**Task instructions:**
(1) Translate this sentence from the passage on Portuglish into Spanish: "This is sometimes used by speakers of the two languages to talk to each other."
(2) Carry the passage on Portuglish forward from its last line.

**Source passage:**

-=-=-

This kind of pidgin[dubious ] is rare but observable in Macau and other Portuguese-speaking regions in Asia and Oceania, among English-speaking expatriates and tourists in Portugal and Brazil, and Portuguese speakers in countries of the English-speaking world, primarily in North America and Oceania, but also Africa, South America, Caribbean and Asia. The best-studied example of this is spoken in the Portuguese communities in California, in Hawaii (pidgin contributions) and in the region between Fall River and New Bedford in Southeastern Massachusetts.

As code-switching[edit]

It is the name often given to any unsystematic mixture of Portuguese with English (code-switching). This is sometimes used by speakers of the two languages to talk to each other.

Portuglish is similar to Spanglish, and it is basically composed of combined English and Portuguese lexicon and a Portuguese grammar.


Among Brazilian Americans and others[edit]

Many of these examples can also apply to other Lusophone diasporas as Portuguese speakers raised in an English-speaking environment, and English speakers learning Portuguese, or any otherwise native speakers of one language used to the other.

Note: Those with ** are generally accepted in colloquial Brazilian Portuguese as this language variety is more open to receive loanwords than its European standard counterpart. Deletar, escanear and resetar are even very unlikely to be deemed as unacceptable words in the standard norm of Brazil as much more recently used bullying, instead of pre-existing Portuguese words as bulimento (bullying), bulir (to bully) and bulidor (bully), has been promoted from slang and now it is accepted in the variety's educated norm, to the dismay of some language purists.[1]

  • Aplicação - application (instead of Port. formulário)
  • Apontamento - appointment (instead of Port. horário, encontro)
  • Attachar or atachar - to attach (instead of Port. anexar)
  • Bizado or bisado - busy (instead of Port. ocupado)
  • Bootar or butar - to boot, usually computers (instead of Port. iniciar)
  • Chattear - to chat (instead of Port. conversar, bater papo – the Portuguese homophone chatear has the meaning of to annoy, to pester someone)

-=-=-

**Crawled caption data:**
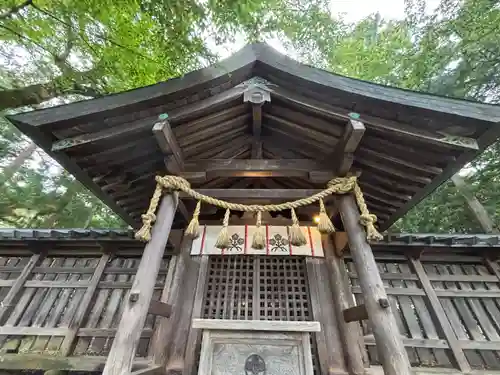 諏訪大社上社前宮(長野県)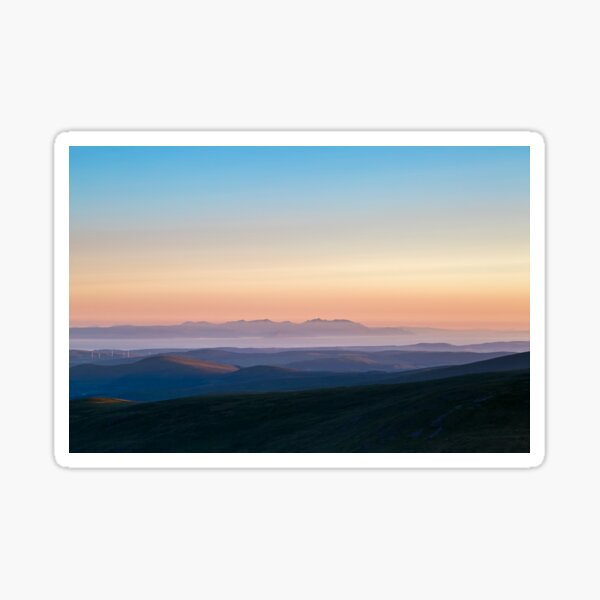 Item preview, Isle of Arran at Sunrise designed and sold by derekbeattie.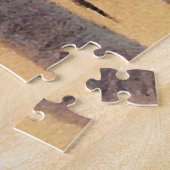 ヴィンテージハワイトラベルイラストレーションアート ジグソーパズル (側面)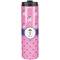 Pink Pirate Stainless Steel Skinny Tumbler - 20 oz (Personalized)
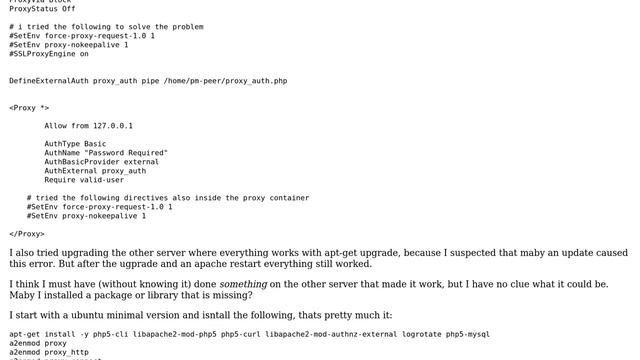 DevOps & SysAdmins: Apache2 foward proxy fails to connect to https sites (2 Solutions!!) смотреть онлайн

-=-=-

**Task results:**
(1) A veces los hablantes de las dos lenguas lo usan para hablar entre sí.

(2)
  • Dar um suit - to sue (instead of Port. processar)
  • Deletar** - to delete (instead of Port. excluir, apagar, suprimir, delir – while originarily a Latin word as deletare, its popularity revived together with the adoption of the English usage)
  • Dropar - to drop (instead of Port. derrubar, descartar, descer, largar)
  • Escanear** or scanear** - to scan (instead of Port. digitalizar, varrer, ler, examinar)
  • Escore - score (instead of Port. pontuação)
  • Espreiar or spreiar - to spray (instead of Port. pulverizar, borrifar)
  • Eslaidar or slidar - to slide (instead of Port. escorregar, deslizar, resvalar)
  • Estartar or startar - to start (instead of Port. iniciar, inicializar)
  • Frizar or frisar - to freeze (instead of Port. congelar — the correct use of frisar has the meaning of to emphasize; so it can be the correct Portuguese usage depending on context)
  • Hoovar - to vacuum, to hoover (UK) (instead of Port. aspirar o pó, passar o aspirador de pó)
  • Inicializar** - to initialize (instead of Port. iniciar)
  • Mopear - to mop (UK) (instead of Port. esfregar, usar o esfregão)
  • Ordenar - to place an order (instead of Port. encomendar, pedir, fazer um pedido, requisitar – the correct use of ordernar has the meaning of to command, to ordain; so it can be the correct Portuguese usage depending on context)
  • Parkear or parquear - to park (instead of Port. estacionar)
  • Plotar - to plot (instead of Port. traçar, imprimir mapa ou gráfico)
  • Printar - to print out (instead of Port. imprimir)
  • Realizar – to realize/realise (instead of Port. perceber, compreender – the correct use of realizar has the meaning of perform, accomplish, achieve; so it can be the correct Portuguese usage depending on context)
  • Resetar** - to reset (instead of Port. reiniciar, reinicializar)
  • Ser suposto a/estar suposto a** - to be supposed to (also Port. dever, dever de – while very rare and sounding odd to most Portuguese speakers, it is a correct Portuguese usage)
  • Telefonar/ligar/chamar para trás - to call back (instead of Port. telefonar/ligar/chamar de volta)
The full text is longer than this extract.